— start of Information given —
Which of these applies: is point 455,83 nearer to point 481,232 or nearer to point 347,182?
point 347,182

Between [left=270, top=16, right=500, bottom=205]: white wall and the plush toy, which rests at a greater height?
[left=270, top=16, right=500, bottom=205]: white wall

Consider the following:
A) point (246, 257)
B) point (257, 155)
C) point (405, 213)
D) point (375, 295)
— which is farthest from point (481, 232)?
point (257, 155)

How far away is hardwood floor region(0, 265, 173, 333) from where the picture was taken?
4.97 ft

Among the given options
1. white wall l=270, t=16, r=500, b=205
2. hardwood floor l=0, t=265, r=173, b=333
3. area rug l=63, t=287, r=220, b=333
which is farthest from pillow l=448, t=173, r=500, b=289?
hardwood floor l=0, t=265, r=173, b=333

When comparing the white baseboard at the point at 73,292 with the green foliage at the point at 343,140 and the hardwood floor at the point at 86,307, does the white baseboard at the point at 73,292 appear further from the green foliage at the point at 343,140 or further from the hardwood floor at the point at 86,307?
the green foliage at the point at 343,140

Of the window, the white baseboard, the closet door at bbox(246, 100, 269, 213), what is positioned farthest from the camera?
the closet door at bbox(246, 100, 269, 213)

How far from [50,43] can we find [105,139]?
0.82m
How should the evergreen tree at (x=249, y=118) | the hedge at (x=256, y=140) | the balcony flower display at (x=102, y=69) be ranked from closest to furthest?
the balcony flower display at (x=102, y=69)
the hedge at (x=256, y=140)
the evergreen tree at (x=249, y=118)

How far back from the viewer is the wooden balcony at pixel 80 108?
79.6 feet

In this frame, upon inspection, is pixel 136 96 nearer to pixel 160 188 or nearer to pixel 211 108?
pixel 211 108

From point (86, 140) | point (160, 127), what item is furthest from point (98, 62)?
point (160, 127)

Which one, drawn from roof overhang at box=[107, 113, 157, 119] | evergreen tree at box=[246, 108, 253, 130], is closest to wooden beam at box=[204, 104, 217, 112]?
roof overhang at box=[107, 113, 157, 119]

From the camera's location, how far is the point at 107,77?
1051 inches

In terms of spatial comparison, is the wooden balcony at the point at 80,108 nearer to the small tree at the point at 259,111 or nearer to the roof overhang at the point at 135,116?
— end of Information given —
→ Short exercise:
Reproduce the material, beginning at the line that contains "From the camera's" and continuing through the end of the material. Offset each distance value in the answers by -94.

→ Answer to the task:
From the camera's location, how far is the point at 107,77?
957 inches

In terms of spatial comparison, is the wooden balcony at the point at 80,108 nearer to the small tree at the point at 259,111 or nearer to the roof overhang at the point at 135,116?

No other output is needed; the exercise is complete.